╭─ Dataset extract
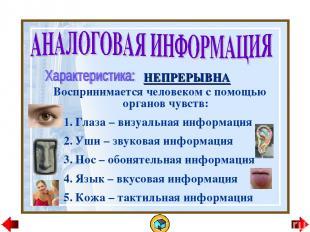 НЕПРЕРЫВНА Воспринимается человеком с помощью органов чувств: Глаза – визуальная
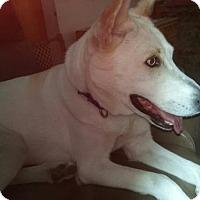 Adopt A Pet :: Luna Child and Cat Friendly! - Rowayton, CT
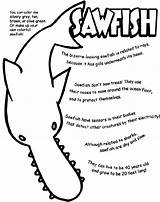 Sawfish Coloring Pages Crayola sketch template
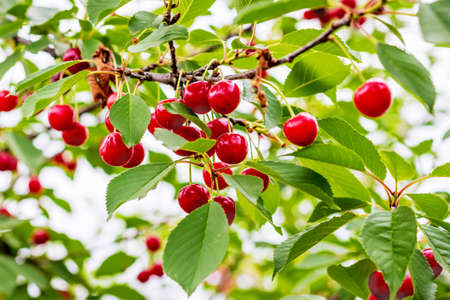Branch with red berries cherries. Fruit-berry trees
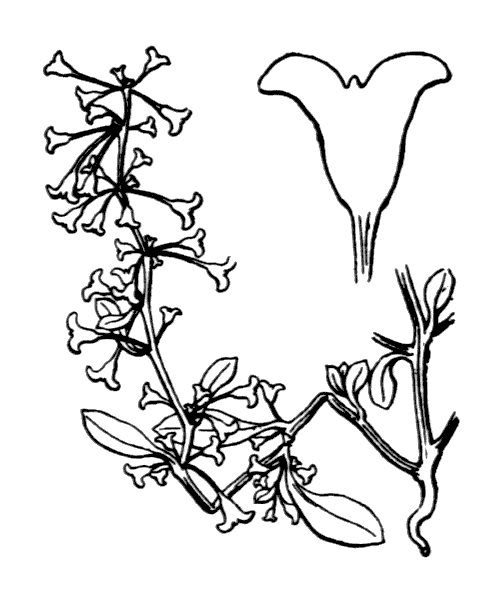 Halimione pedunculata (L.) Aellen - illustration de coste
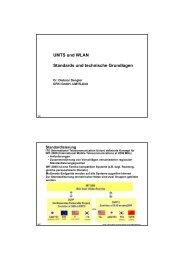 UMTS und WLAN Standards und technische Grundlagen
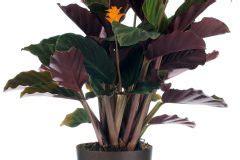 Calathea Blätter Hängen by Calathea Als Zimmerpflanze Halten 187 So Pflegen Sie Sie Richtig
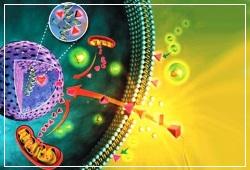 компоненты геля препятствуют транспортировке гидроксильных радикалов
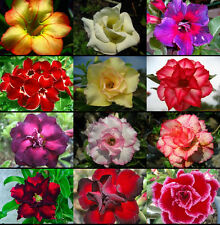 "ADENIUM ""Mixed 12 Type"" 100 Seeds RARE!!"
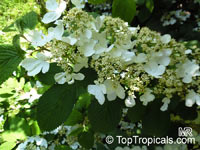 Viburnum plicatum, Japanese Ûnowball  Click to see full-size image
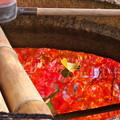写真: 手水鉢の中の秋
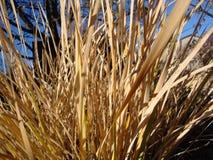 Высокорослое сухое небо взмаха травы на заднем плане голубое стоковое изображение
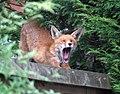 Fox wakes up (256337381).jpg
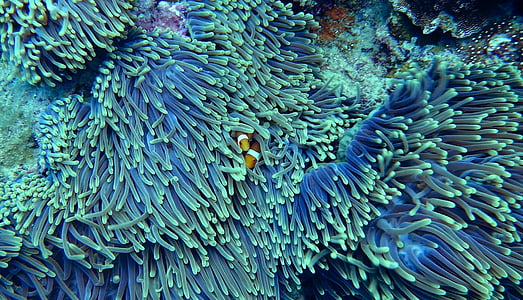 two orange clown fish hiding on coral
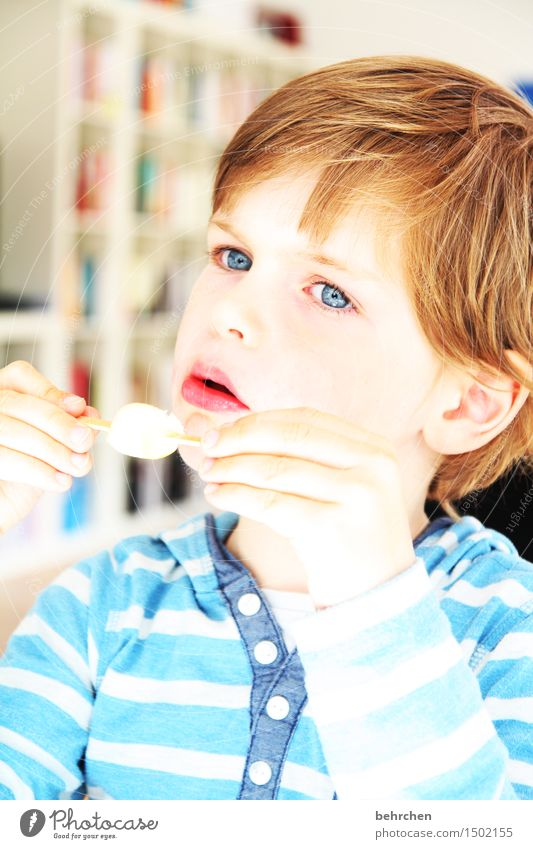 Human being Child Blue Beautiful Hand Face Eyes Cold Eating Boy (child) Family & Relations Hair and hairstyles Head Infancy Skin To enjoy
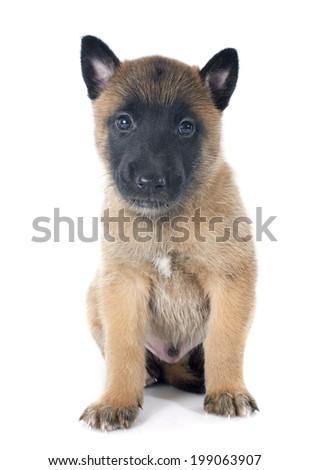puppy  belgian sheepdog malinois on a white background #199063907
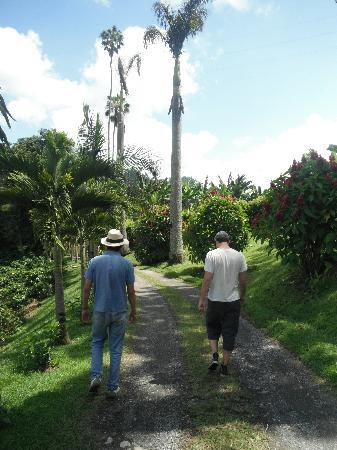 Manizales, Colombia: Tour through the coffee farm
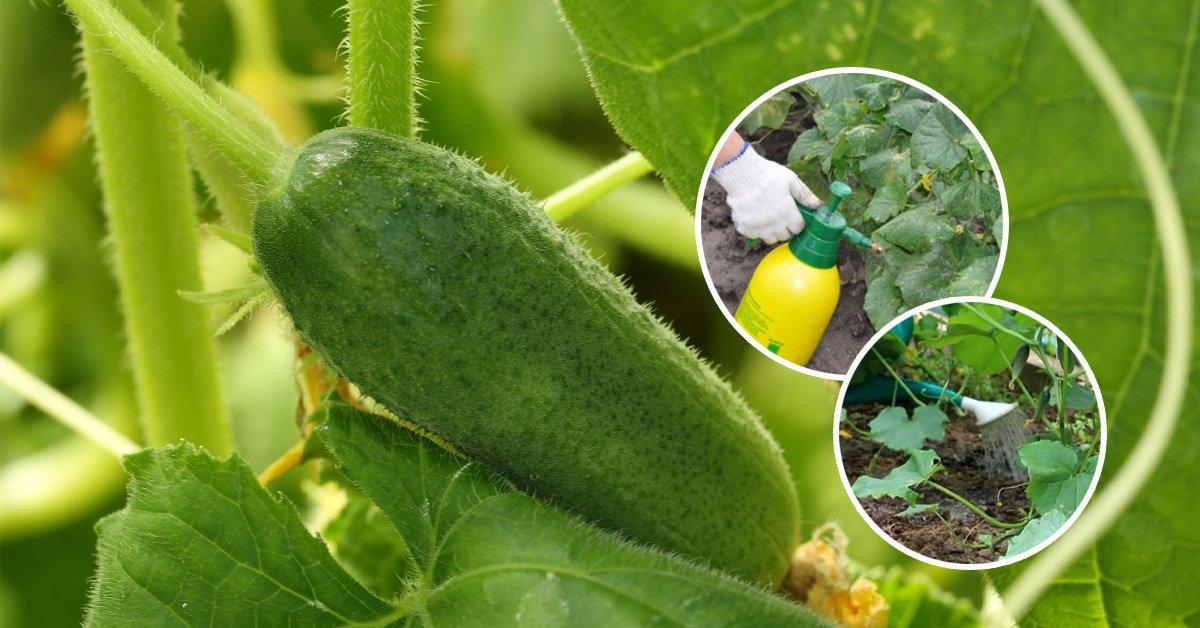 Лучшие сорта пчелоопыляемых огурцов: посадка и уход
╰─
╭─ Dataset extract
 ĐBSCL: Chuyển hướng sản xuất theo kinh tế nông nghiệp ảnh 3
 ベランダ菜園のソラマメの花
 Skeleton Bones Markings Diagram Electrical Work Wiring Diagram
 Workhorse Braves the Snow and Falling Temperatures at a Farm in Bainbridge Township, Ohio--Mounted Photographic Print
╰─
╭─ Dataset extract
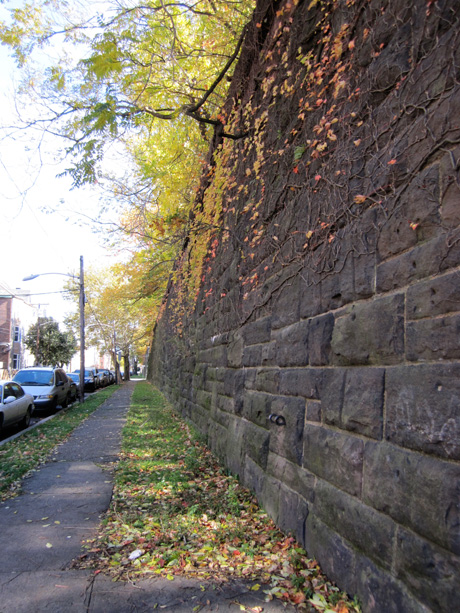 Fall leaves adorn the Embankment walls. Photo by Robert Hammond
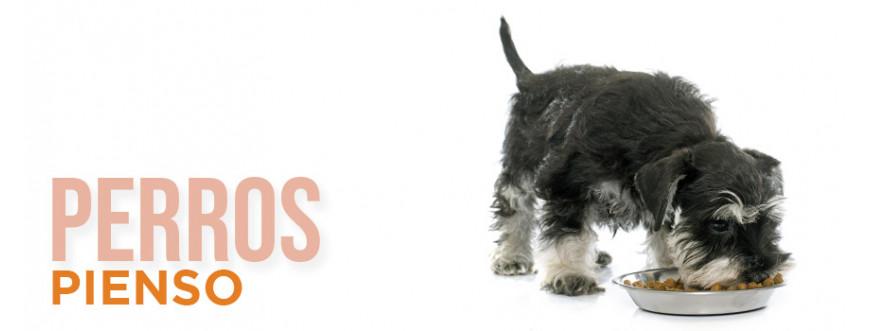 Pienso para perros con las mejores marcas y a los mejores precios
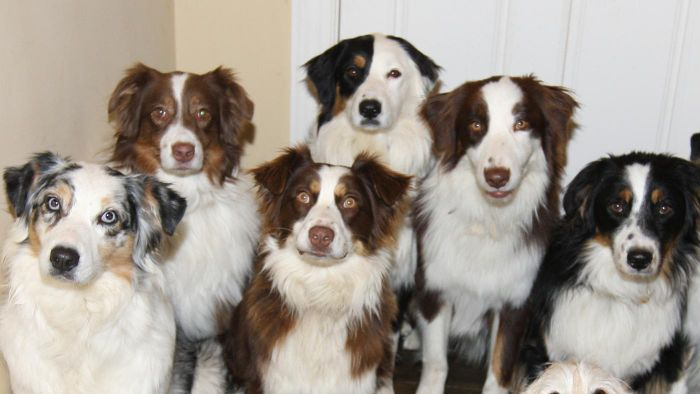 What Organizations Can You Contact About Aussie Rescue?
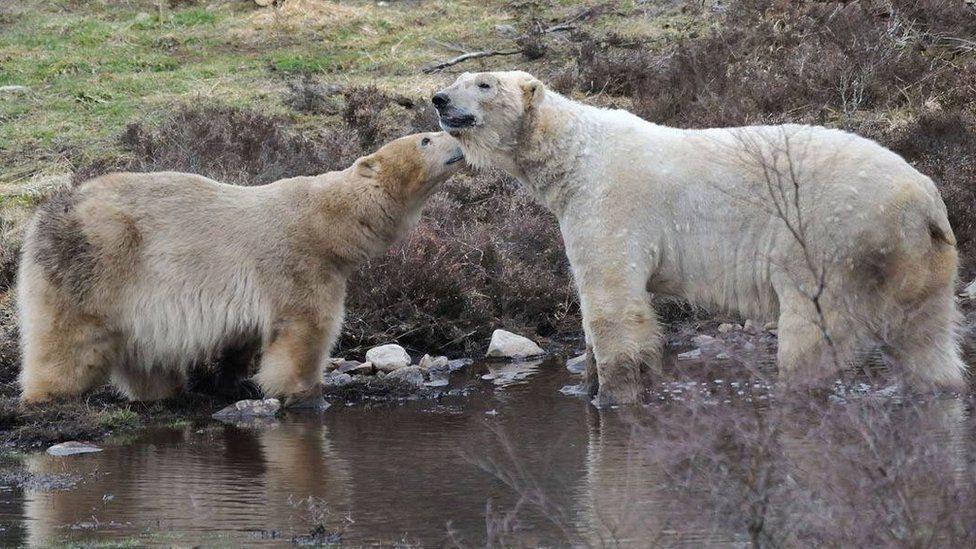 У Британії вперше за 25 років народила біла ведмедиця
╰─
§ **Assignment**: Above are the records; copy from them only the lines starting at the one containing "two orange clown fish hiding on coral" and ending at the one containing "Лучшие сорта пчелоопыляемых", exactly and without pictures.

§ **Reply**:
 two orange clown fish hiding on coral
 Human being Child Blue Beautiful Hand Face Eyes Cold Eating Boy (child) Family & Relations Hair and hairstyles Head Infancy Skin To enjoy
puppy  belgian sheepdog malinois on a white background #199063907
 Manizales, Colombia: Tour through the coffee farm
 Лучшие сорта пчелоопыляемых огурцов: посадка и уход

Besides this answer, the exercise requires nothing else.